PASSAGE SHOWN:
####################

The last two papers return the reader’s attention more directly to the work of Alan Cameron once more. Roueché begins by describing how he came to write two of his early monographs, Porphyrius the Charioteer (1973) and Circus Factions: Blues and Greens at Rome (1975), inspired by the discovery of new inscriptions in honour of Porphyrius at Constantinople, then notes how many inscriptions relating to the circus factions have been discovered in the East outside of Constantinople since, appending a list of seventy-eight new inscriptions with some basic analysis as to the type of inscription and where they were found. Finally, Averil Cameron assesses the contribution made by her former husband to Byzantine studies, although I am not sure what the point of discussing a lengthy, unpublished paper on the foundation of Constantinople is (pp. 270-71) except to tantalize those of us who do not have access to it. One can only hope that it is published somewhere in due course.

This is a worthy memorial to one of the greatest scholars of Late Antiquity. While the wide-range of interests on display will probably deter many from buying it for their personal libraries, it certainly deserves a place in the library at any institution where the history and literature of Late Antiquity are taught.

####################

DATA FOR ANALYSIS:
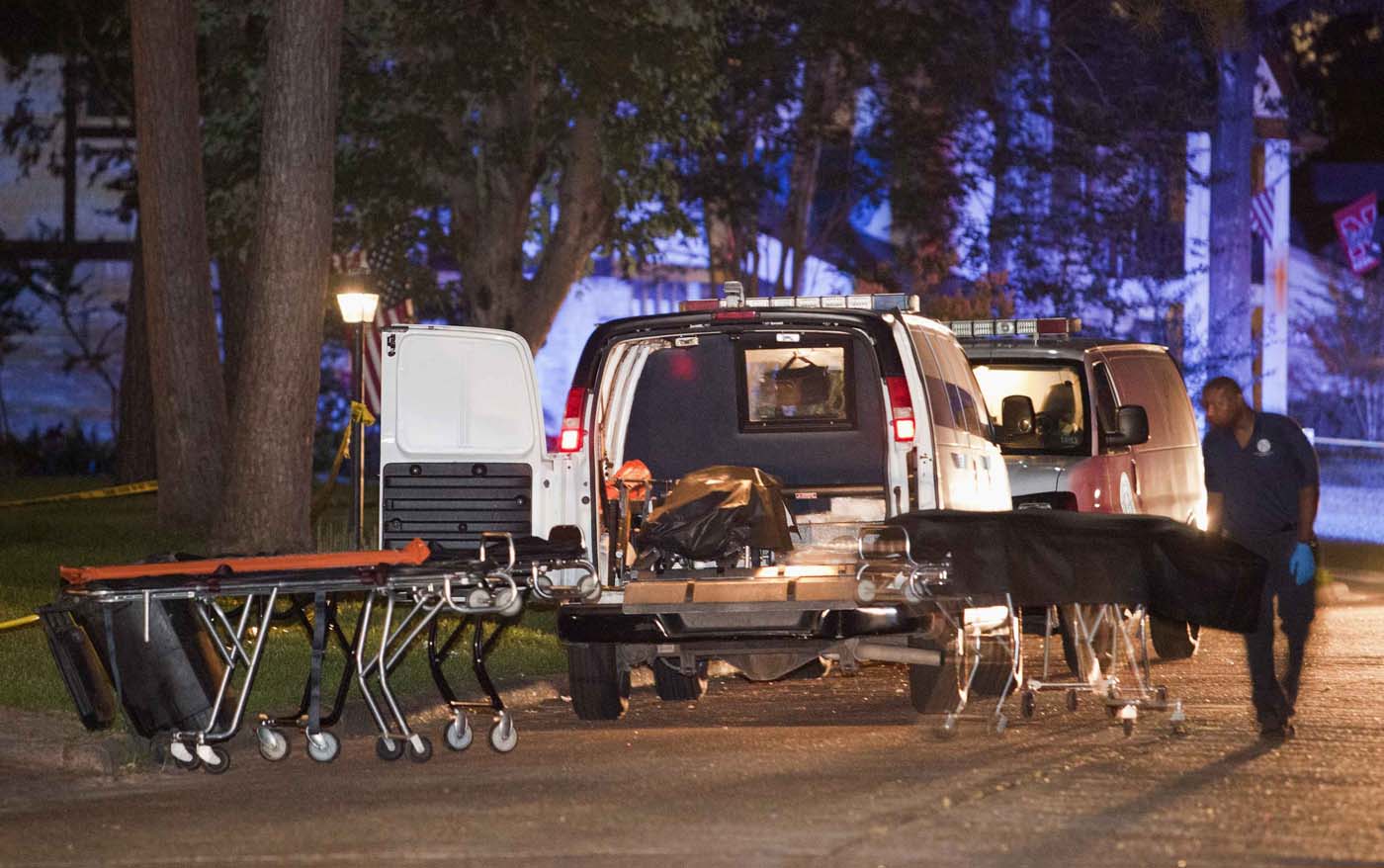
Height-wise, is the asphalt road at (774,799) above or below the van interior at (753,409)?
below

####################

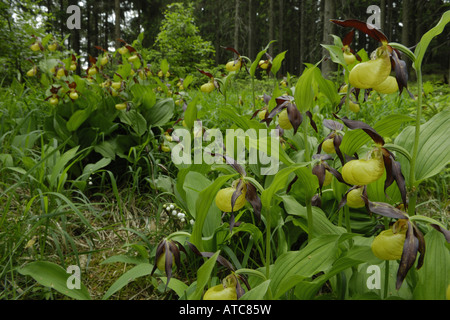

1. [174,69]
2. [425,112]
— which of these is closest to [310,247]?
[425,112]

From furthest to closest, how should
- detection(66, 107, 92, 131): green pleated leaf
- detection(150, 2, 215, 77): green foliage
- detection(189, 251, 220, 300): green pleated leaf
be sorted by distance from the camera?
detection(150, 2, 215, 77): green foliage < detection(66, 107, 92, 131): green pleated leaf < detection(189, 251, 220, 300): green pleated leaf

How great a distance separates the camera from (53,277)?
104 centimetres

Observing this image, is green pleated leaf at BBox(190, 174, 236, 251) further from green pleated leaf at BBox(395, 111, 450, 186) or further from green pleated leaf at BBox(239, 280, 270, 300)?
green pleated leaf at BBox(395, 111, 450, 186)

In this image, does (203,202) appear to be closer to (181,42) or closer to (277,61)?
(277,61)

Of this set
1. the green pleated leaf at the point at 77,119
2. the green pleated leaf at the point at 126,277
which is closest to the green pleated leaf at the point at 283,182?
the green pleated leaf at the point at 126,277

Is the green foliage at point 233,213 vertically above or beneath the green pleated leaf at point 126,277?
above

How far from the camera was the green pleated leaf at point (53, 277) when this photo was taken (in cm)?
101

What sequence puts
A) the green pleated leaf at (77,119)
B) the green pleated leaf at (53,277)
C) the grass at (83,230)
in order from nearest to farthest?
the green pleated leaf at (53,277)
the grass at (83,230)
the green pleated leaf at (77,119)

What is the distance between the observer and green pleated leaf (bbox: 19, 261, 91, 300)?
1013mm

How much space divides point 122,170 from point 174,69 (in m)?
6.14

####################

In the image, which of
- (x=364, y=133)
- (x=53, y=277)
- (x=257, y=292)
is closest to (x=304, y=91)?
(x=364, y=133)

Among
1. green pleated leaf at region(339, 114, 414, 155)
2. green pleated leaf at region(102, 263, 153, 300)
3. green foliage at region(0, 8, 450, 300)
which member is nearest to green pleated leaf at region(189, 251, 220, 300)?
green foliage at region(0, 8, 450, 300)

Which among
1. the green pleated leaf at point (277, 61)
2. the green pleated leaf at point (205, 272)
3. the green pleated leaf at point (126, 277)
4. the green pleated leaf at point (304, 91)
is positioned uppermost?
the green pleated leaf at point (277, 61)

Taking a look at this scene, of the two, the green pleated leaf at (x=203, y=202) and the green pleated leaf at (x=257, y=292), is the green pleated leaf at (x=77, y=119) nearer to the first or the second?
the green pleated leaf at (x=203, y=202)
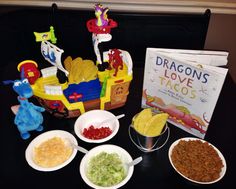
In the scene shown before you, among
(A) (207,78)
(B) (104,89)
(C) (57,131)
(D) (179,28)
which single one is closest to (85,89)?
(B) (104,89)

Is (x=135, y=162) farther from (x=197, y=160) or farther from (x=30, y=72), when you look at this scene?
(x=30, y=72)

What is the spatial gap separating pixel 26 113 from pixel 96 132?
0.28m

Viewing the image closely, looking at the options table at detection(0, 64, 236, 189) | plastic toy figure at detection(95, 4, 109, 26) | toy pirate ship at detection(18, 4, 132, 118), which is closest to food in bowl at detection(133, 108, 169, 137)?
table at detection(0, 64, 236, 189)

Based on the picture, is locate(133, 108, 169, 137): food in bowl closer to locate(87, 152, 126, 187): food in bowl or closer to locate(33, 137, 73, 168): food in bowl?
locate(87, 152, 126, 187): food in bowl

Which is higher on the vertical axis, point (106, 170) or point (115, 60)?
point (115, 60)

####################

EXERCISE PROMPT: Carry on the review of the memorial volume for Alan Cameron, picking up right after its closing sentence. You can leave the material aside.

RESULT FOR THIS TASK:
Authors and titles

1. Alan Cameron and the Symmachi (Rita Lizzi Testa)
2. Fel Temp Reparatio and Themistius’ Oration 1: the story of an iconic coin and a career-defining panegyric (Edward Watts)
3. The Historia Augusta: minimalism and the adequacy of evidence (Michael Kulikowski)
4. Ambrose thinks with slavery (Noel Lenski)
5. Rutilius Namatianus, Melania the Younger, and the monks of Capraria (Gavin Kelly)
6. Late Antique Homeric exegesis in the Greek Anthology (Arianna Gullo)
7. Returning to the wandering poets: new poems by Dioscoros of Aphrodite (Jean-Luc Fournet)
8. The lost Farnesianus manuscript: uncial capitals for the bishops of Rome (Carmela Vircillo Franklin)
9. Late Antiquity between Sasanian East and Roman West: third-century imperial women as pawns in propaganda warfare (Anne Hunnell Chen)
10. Simony and the state: politics and religion in the Later Roman Empire (Michele Renee Salzman)
11. Stenographers in Late Antiquity: villains or victims? (Raffaella Cribiore)
12. Three questions about the ancient hospital (W.V. Harris)
13. Celebrity and power: Circus Factions forty years on (Charlotte Roueché)
14. Alan Cameron and Byzantium (Averil Cameron)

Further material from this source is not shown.